Locate the line containing "Mechanismen der Wahrnehmung" in the material below. Copy that line and all following lines through the end exactly, omitting any pictures.

+++++

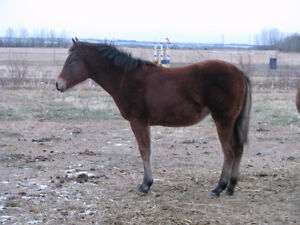 Yearling AQHA Bay Filly For Sale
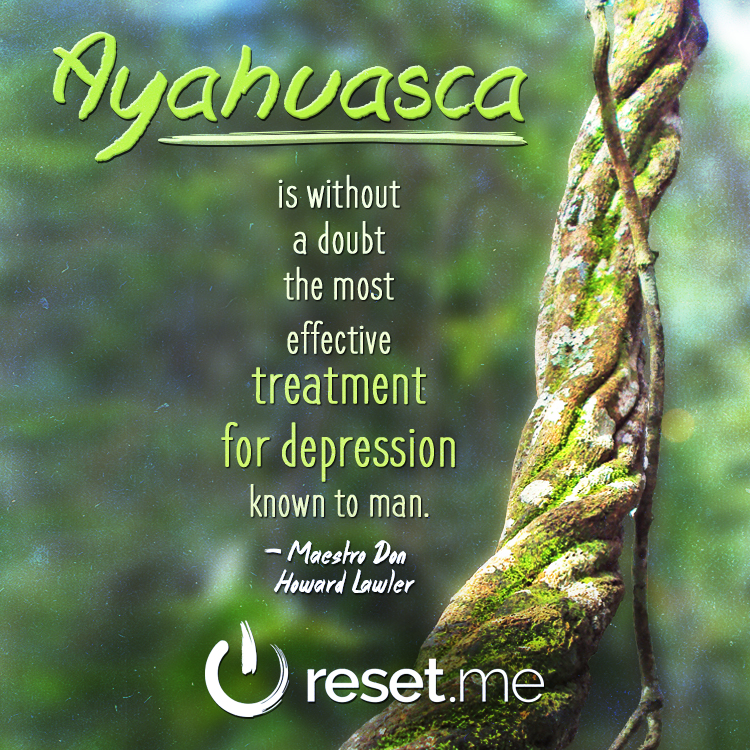 Meme03---Ayahuasca-is-Without-a-Doubt.jpg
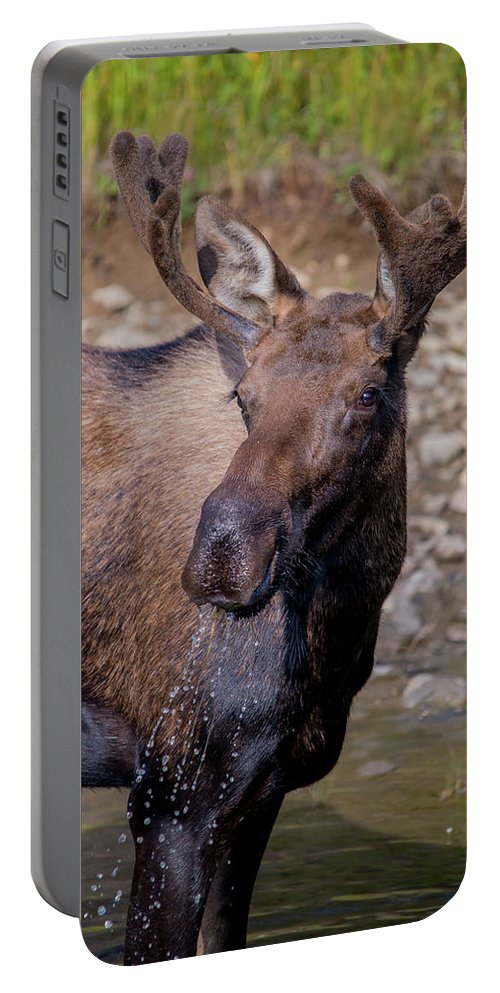 Moose Portable Battery Charger featuring the photograph Dripping by David F Hunter
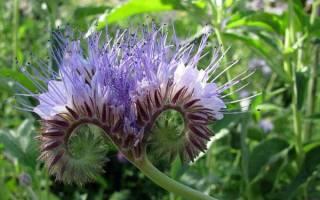 Садовые цветы медоносы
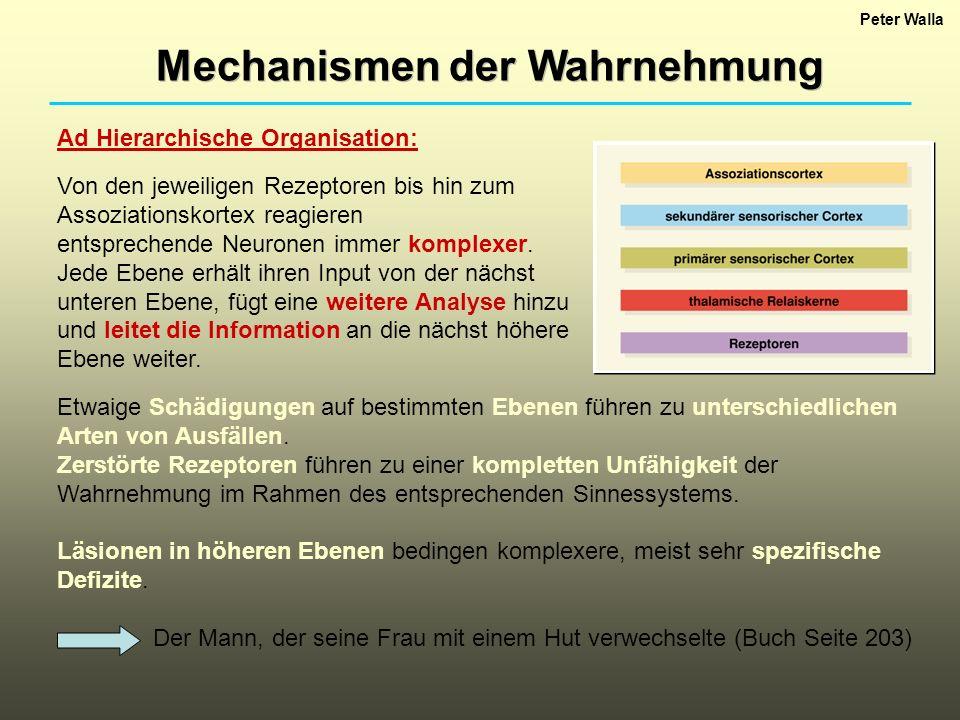 Mechanismen der Wahrnehmung Peter Walla Ad Hierarchische Organisation: Von den jeweiligen Rezeptoren bis hin zum Assoziationskortex reagieren entsprec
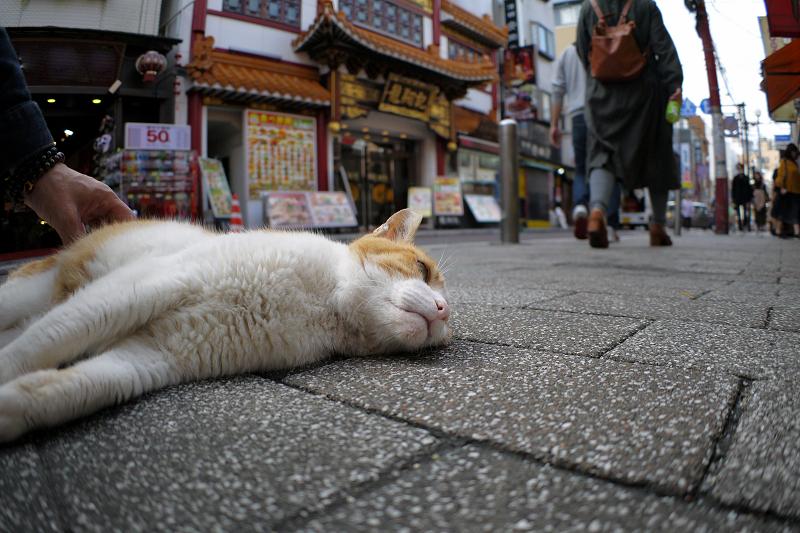 飲食街の茶白猫1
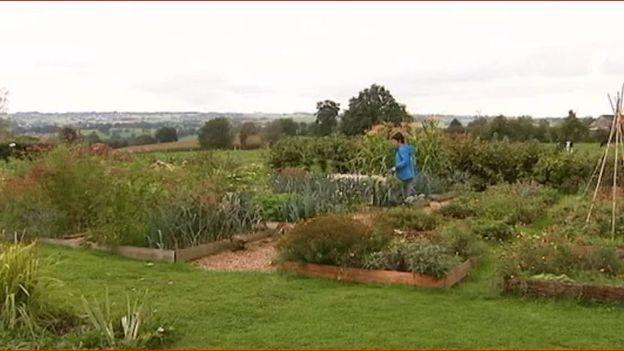Chaque parcelle est cultivée sur le principe de la permaculture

+++++

→ Answer section
 Mechanismen der Wahrnehmung Peter Walla Ad Hierarchische Organisation: Von den jeweiligen Rezeptoren bis hin zum Assoziationskortex reagieren entsprec
 飲食街の茶白猫1
Chaque parcelle est cultivée sur le principe de la permaculture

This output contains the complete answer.